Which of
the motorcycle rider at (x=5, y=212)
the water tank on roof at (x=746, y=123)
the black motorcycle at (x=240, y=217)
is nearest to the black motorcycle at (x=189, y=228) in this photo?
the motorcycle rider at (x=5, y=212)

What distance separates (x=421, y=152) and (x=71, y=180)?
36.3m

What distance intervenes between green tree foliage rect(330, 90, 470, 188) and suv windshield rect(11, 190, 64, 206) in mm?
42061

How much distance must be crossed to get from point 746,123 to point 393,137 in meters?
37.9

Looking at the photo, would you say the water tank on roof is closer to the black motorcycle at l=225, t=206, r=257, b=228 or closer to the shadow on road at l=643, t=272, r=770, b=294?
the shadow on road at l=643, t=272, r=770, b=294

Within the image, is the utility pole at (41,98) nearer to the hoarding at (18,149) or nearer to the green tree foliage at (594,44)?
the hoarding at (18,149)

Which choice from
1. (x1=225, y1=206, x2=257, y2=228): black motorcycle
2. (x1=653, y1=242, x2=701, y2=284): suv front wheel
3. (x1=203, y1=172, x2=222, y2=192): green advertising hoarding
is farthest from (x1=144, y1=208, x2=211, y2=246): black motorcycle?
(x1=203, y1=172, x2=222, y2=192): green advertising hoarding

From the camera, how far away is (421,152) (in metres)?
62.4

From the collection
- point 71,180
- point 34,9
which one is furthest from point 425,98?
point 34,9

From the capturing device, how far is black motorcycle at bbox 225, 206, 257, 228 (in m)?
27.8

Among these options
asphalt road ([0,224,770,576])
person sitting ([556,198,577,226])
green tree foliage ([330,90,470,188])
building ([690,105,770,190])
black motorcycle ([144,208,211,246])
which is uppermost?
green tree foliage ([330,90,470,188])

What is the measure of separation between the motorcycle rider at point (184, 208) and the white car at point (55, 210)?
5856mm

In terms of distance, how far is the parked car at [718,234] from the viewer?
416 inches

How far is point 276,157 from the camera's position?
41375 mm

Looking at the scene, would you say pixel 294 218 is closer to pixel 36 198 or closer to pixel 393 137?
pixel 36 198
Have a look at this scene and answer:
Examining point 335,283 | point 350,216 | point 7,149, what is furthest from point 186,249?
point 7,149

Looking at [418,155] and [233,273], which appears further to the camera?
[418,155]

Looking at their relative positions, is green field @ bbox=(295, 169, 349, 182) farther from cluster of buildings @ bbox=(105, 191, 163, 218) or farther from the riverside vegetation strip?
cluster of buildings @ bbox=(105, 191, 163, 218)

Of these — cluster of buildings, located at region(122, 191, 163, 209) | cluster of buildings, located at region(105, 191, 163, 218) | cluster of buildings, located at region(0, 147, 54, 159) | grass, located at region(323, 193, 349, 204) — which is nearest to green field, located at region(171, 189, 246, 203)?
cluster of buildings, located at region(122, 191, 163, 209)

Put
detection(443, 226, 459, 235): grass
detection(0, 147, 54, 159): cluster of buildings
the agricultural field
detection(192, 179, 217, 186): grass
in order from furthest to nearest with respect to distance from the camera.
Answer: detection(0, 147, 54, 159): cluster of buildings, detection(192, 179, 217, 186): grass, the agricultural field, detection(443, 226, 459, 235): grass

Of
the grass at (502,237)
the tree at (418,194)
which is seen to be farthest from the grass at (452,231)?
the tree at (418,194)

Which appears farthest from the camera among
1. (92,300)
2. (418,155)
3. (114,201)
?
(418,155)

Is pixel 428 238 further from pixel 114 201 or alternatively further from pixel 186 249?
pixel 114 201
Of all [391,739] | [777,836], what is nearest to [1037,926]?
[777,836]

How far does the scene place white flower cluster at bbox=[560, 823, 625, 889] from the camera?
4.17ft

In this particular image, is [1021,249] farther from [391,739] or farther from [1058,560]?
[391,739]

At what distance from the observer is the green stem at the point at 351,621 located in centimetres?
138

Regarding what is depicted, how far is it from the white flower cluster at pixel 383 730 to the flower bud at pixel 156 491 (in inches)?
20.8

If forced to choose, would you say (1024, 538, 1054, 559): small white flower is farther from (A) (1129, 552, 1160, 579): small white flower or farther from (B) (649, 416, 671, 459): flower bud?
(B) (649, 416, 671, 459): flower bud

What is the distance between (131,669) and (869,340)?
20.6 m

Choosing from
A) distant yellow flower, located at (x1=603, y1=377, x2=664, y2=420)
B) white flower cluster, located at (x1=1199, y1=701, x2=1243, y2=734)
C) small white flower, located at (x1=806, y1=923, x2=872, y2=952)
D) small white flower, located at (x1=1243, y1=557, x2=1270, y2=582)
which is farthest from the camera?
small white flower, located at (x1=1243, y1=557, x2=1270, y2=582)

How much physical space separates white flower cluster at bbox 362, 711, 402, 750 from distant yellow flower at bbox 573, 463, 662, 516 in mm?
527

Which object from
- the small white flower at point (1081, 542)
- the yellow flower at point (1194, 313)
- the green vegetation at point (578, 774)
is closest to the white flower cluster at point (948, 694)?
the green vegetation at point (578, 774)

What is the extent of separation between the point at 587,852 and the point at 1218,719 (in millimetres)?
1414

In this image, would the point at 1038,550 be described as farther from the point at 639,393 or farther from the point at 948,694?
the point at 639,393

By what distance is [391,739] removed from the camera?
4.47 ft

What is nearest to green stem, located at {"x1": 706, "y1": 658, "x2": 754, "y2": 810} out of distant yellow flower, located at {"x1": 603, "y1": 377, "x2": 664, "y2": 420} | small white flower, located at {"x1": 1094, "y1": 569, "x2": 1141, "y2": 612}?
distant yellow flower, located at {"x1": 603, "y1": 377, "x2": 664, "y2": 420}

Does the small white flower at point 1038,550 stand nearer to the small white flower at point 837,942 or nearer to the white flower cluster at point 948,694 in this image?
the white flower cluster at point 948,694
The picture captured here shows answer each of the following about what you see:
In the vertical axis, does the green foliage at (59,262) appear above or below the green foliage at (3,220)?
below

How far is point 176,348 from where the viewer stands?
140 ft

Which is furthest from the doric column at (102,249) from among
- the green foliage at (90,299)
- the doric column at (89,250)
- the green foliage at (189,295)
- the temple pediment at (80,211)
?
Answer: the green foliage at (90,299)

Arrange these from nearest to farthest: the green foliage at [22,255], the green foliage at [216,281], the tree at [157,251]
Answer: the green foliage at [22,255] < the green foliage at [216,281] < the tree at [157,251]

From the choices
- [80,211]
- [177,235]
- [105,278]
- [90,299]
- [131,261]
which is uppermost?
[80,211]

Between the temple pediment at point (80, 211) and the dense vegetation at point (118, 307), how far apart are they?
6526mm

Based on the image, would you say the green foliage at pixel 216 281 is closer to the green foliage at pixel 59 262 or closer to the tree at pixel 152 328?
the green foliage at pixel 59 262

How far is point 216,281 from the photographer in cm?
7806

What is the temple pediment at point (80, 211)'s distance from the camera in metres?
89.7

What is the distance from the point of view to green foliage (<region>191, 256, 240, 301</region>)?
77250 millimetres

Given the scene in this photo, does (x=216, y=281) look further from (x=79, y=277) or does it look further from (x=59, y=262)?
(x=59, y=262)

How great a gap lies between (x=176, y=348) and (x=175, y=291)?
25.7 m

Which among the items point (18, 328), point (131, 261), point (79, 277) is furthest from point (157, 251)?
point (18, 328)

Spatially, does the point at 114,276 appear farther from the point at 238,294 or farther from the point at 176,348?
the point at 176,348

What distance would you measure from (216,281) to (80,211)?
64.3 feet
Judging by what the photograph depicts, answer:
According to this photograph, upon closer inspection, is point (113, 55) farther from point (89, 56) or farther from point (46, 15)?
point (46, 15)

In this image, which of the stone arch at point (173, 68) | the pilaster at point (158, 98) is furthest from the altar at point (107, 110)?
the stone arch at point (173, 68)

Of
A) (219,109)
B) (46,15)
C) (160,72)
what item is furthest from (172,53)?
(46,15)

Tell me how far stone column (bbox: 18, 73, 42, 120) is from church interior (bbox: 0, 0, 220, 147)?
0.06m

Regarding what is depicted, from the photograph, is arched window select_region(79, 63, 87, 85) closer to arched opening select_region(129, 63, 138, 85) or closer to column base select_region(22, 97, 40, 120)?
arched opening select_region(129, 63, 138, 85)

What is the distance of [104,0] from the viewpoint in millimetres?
· · · · · · ·
SET EXERCISE:
Print exactly the lines from the one with "Judging by what" through the end of the data, inclusive.

RESULT OF THIS EXERCISE:
Judging by what the photograph depicts, answer:
According to this photograph, upon closer inspection, is point (113, 55) farther from point (89, 56) or farther from point (46, 15)?
point (46, 15)

In this image, which of the stone arch at point (173, 68) | the pilaster at point (158, 98) is furthest from the altar at point (107, 110)?
the stone arch at point (173, 68)

Of
A) (219,109)
B) (46,15)
C) (160,72)
what item is furthest from (172,53)?
(46,15)

Tell me how far stone column (bbox: 18, 73, 42, 120) is from church interior (bbox: 0, 0, 220, 147)?
0.06m

Regarding what is depicted, from the photograph, is arched window select_region(79, 63, 87, 85) closer to arched opening select_region(129, 63, 138, 85) or closer to column base select_region(22, 97, 40, 120)?
arched opening select_region(129, 63, 138, 85)

What is the distance of [104,0] from the viewpoint in millimetres?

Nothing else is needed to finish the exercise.